For further information, you might want to look up the Fourier transform, and spectral content of the square wave.

• So if I make it a sinusoid I should get the expected wave below 25kHz? Commented Oct 30, 2018 at 14:33
• That depends on how your DAQ reconstructs the signal. It looks like it just does a linear interpolation between adjacent samples, so no, you won't. I believe--though my memory is a bit spotty and this may be entirely wrong--that you need to use a sinc convolution filter to properly reconstruct it. Commented Oct 30, 2018 at 14:35

As others have noted, to be able to faithfully reproduce measured signals, the Nyquist-Shannon theorem says you need to sample at twice the signal's frequency.
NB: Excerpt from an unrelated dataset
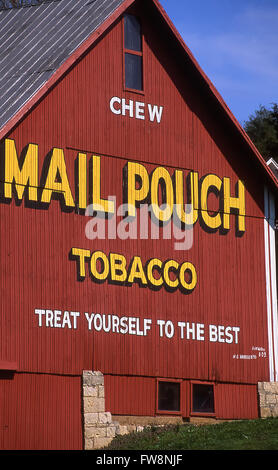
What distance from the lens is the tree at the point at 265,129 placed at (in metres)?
73.3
As a rule of thumb however, due to the non-ideal band limitation of most 'scopes, the sample rate should be at least 2.5x the signal freq'. However, this only applies to sinusoidal signals: to properly display square-wave and other non-sinusoidal signals, which contain frequency components significantly higher than the Nyquist frequency, you need a sampling rate several times the bandwidth for reproducible measurements. In fact, you may need a sampling rate up to 10x the fundamental freq' to faithfully reproduce the signal. Hope this helps - and good luck. Let us know how you fare out.

I believe that the Nyquist criterion requires that the input frequency be strictly less than one-half of the sampling frequency, so I would not expect good results at 25kHz input. Also, remember that the Nyquist limit is a hard mathematical limit...reconstructing signals with frequencies close to the limit may be difficult.

• But shouldn't 10kHz be a complete square wave? Commented Oct 30, 2018 at 14:25
• @Lukali no. Read Felthry's answer. Commented Oct 30, 2018 at 14:28

Nyqvist criterion is that the bandwidth of the signal has to be less than the sampling rate. A square wave at 10KHz has a bandwidth that is much greater than 10KHz (theoretically infinite, but practically limited by circuit characteristics). You need at least the three main components to start to approximate it (that would be 10KHz, 30KHz, and 50KHz), but it would still be an approximation.

But even if you were using a pure sine wave (that has only one frequency component) you would still not get what you are expecting with normal data acquisition software. You would need software that uses a proper reconstruction criteria to interpolate the samples into the appropriate waveform. And even then, some artifacts would remain as Nyqvist assumes an infinite duration signal.